Authenticity is the state of being true to one's own personality, spirit, or character without any pretence.
It can be hard to be authentic when others are constantly judging you for your beliefs and values. It is also hard to be authentic when you are not feeling like yourself, and you are trying to live up to other people's expectations. It can definitely be hard if you are in a situation that has a lot of stigmas attached...like an addiction.
Assessing where you stand...your come to Jesus moment...needs to be nothing but bare, raw and ruthless authenticity.
This is your moment to be honest with yourself. even if you can't bare to open up to the world or even those closest to you...find the courage to be honest with yourself. Not your ego. Not your masks. Not your image. But your true authentic self. That's where your healing will start!
For someone to feel more authentic, they need to find ways in which they can care for themselves, heal from past wounds, and have supportive relationships with friends and family members.
Self-care is important for everyone, but it's even more important for those in difficult life situations.
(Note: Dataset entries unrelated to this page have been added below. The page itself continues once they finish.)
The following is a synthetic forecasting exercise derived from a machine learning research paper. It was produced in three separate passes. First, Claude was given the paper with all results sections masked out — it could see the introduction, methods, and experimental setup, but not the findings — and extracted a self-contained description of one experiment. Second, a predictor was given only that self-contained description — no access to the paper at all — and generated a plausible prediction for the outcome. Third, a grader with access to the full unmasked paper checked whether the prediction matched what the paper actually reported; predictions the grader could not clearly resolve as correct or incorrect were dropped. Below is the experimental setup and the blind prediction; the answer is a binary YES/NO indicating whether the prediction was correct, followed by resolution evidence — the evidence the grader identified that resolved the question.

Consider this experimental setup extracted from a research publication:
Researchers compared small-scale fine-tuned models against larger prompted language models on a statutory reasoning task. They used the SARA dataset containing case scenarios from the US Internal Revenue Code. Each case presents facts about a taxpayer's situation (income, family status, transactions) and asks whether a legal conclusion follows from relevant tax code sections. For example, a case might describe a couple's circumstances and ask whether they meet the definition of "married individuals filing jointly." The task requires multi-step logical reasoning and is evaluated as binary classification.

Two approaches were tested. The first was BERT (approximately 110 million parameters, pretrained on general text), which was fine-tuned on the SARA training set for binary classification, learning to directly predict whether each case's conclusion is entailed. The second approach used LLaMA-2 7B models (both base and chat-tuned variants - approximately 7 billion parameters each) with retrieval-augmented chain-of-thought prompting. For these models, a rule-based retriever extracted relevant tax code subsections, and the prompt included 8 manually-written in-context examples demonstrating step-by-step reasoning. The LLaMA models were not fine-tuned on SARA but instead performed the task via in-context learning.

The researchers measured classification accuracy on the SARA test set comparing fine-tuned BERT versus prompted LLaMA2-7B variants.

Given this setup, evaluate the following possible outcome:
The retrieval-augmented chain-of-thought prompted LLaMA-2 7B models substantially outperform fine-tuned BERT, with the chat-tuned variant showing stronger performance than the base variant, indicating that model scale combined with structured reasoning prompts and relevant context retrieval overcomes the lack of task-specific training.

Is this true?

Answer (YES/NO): NO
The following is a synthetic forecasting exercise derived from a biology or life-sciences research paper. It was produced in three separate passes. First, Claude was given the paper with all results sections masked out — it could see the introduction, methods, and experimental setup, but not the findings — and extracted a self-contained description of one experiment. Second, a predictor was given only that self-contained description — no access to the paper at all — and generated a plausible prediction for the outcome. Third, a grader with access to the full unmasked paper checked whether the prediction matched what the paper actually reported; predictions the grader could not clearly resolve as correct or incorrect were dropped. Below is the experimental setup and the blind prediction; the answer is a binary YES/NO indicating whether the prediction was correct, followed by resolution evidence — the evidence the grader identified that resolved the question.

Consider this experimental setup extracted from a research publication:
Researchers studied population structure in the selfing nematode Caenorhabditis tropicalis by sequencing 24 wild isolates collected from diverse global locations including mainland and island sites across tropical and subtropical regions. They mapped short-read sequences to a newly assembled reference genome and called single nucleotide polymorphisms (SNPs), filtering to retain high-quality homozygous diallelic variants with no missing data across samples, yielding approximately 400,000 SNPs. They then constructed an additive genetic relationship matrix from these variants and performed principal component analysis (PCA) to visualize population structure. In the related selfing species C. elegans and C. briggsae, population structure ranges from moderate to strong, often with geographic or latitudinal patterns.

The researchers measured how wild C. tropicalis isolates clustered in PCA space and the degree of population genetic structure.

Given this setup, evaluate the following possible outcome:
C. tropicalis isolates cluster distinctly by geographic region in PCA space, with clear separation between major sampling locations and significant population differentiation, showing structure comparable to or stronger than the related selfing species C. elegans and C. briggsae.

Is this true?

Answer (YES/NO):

We need to take care of ourselves so that we can move forward in a healthy way.
Boundaries are also very important to have to be successful in navigating a relationship with someone struggling with addiction. It's about knowing enough about your feelings and when it's time to take a break. Stress has such a debilitating impact on your body.
We need strength to keep going and stay motivated during difficult times. That's why we should always try not to let our relationship with someone struggling with addiction take over us - this will only worsen things.
This all begins with examining what your situation is at this moment in time. For each person in your life that is struggling with addiction, ask yourself:
What is my relationship with this person?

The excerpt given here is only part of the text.